JDK 8 中 HashMap 的工作原理

Java 容器类中，HashMap 是一个绕不开的重点，无论是实际开发还是求职面试。由于对 JDK 6 下 HashMap 的讨论已经很多了，而且 JDK 8 对 HashMap 做了比较大的改进，本文仅对 JDK 8 中 HashMap 的实现和工作原理做一点粗浅的讨论。

文中 Java 代码均基于 OpenJDK 8

引入

为了便于切入话题，先写一段最简单的 HashMap 样例代码：

public class HashMapTest {
    public static void main(String[] args) {
        HashMap<String, String> map = new HashMap<>();
        map.put("China", "Beijing");
        map.put("Japan", "Tokyo");
        map.put("Korea", "Seoul");
        for (String country : map.keySet()) {  // set a break point
            String capital = map.get(country);
            System.out.println(country + "--" + capital);
        }
    }
}

在 for 循环处进入断点，查看变量，IntelliJ IDEA 中显示如下：

变量 map 包含 table 属性和 entrySet 属性。其中，table 属性是一个长度为 16 的 Map.Entry 数组；entrySet 属性是一个元素类型为 Map.Entry 的 Set 对象。打开 JDK 8 的 java.util.HashMap 源码，对其属性一探究竟。

public class HashMap<K,V> extends AbstractMap<K,V>
    implements Map<K,V>, Cloneable, Serializable {

    static final int DEFAULT_INITIAL_CAPACITY = 1 << 4; // aka 16
    static final int MAXIMUM_CAPACITY = 1 << 30;
    static final float DEFAULT_LOAD_FACTOR = 0.75f;
    static final int TREEIFY_THRESHOLD = 8;
    static final int UNTREEIFY_THRESHOLD = 6;
    static final int MIN_TREEIFY_CAPACITY = 64;

    /* ---------------- Fields -------------- */

    transient Node<K,V>[] table;

    transient Set<Map.Entry<K,V>> entrySet;

    transient int size;

    transient int modCount;

    int threshold;

    final float loadFactor;

    /* ---------------- Public operations -------------- */

    public Set<K> keySet() {
        Set<K> ks;
        return (ks = keySet) == null ? (keySet = new KeySet()) : ks;
    }

    public Collection<V> values() {
        Collection<V> vs;
        return (vs = values) == null ? (values = new Values()) : vs;
    }

}

从截取的源码里，可以理解上面断点执行的 map 各属性具体的含义：

table：即 hash bucket 数组，存储 Node 单向链表。
entrySet：存储 Entry 的 Set；
size： map 中键值对的数量；
modCount：记录当前 HashMap 结构被改变的次数；
threshold：所能容纳的键值对的最大值
loadFactor：当前 table 的负载因子，当 table 中 entries 的数量超过负载时，会被重新 hash，table 的容量会增大为先前的 2 倍。默认初始容量为 16，负载因子为 0.75；
keySet(): 返回当前 map 中 key 组成的 Set；
values(): 返回当前 map 中 value 组成的 Collection；

这样还是不够明白，下面接着说 HashMap 里的数据结构。

--------------------------------

_练习项目:_
a) 关于 HashMap 工作原理的文章为何只讨论 JDK 8 中 HashMap 的实现与工作原理？请依据文中所述，用一至三句话说明。
b) 请从关于 HashMap 工作原理的文章中原样摘录一段文字，从“从截取的源码里，可以理解上面断点执行的 map 各属性具体的含义：”开始，到“这样还是不够明白，下面接着说 HashMap 里的数据结构。”结束。
下列材料出自另一来源。

_材料摘录:_
--------------------------------

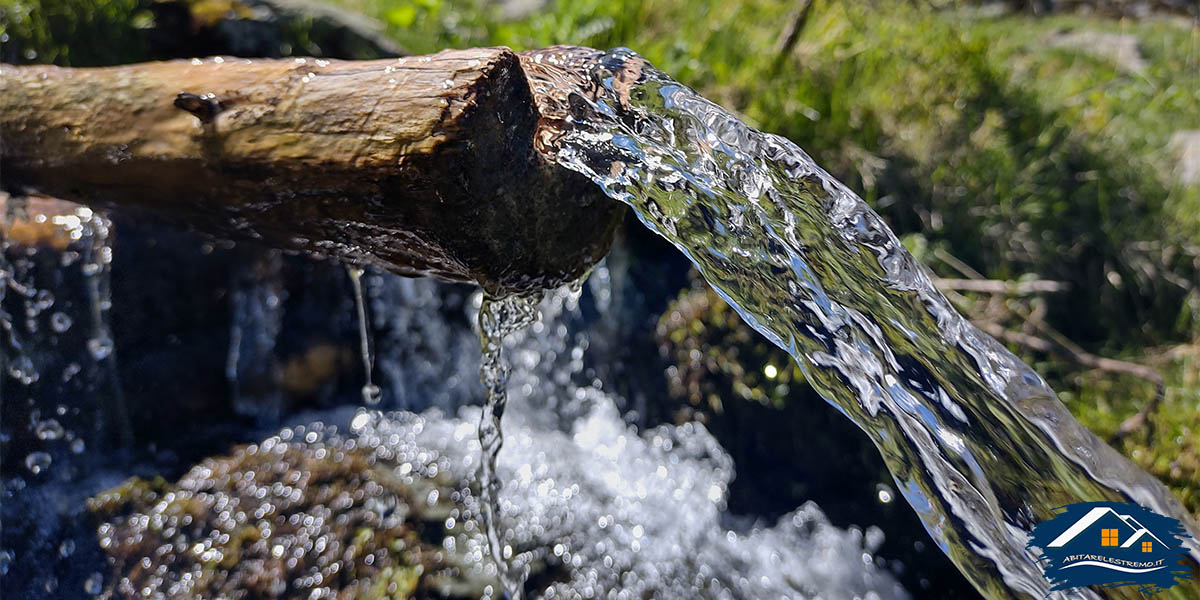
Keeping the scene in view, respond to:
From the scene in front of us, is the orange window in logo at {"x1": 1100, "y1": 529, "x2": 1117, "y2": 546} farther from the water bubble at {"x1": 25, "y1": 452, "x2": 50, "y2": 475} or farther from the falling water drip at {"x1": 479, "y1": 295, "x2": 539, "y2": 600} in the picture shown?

--------------------------------

_参考答案:_
a) 因为关于 JDK 6 下 HashMap 的讨论已经很多，而且 JDK 8 对 HashMap 做了比较大的改进，所以文章只对 JDK 8 中 HashMap 的实现和工作原理进行讨论。

b)
从截取的源码里，可以理解上面断点执行的 map 各属性具体的含义：

table：即 hash bucket 数组，存储 Node 单向链表。
entrySet：存储 Entry 的 Set；
size： map 中键值对的数量；
modCount：记录当前 HashMap 结构被改变的次数；
threshold：所能容纳的键值对的最大值
loadFactor：当前 table 的负载因子，当 table 中 entries 的数量超过负载时，会被重新 hash，table 的容量会增大为先前的 2 倍。默认初始容量为 16，负载因子为 0.75；
keySet(): 返回当前 map 中 key 组成的 Set；
values(): 返回当前 map 中 value 组成的 Collection；

这样还是不够明白，下面接着说 HashMap 里的数据结构。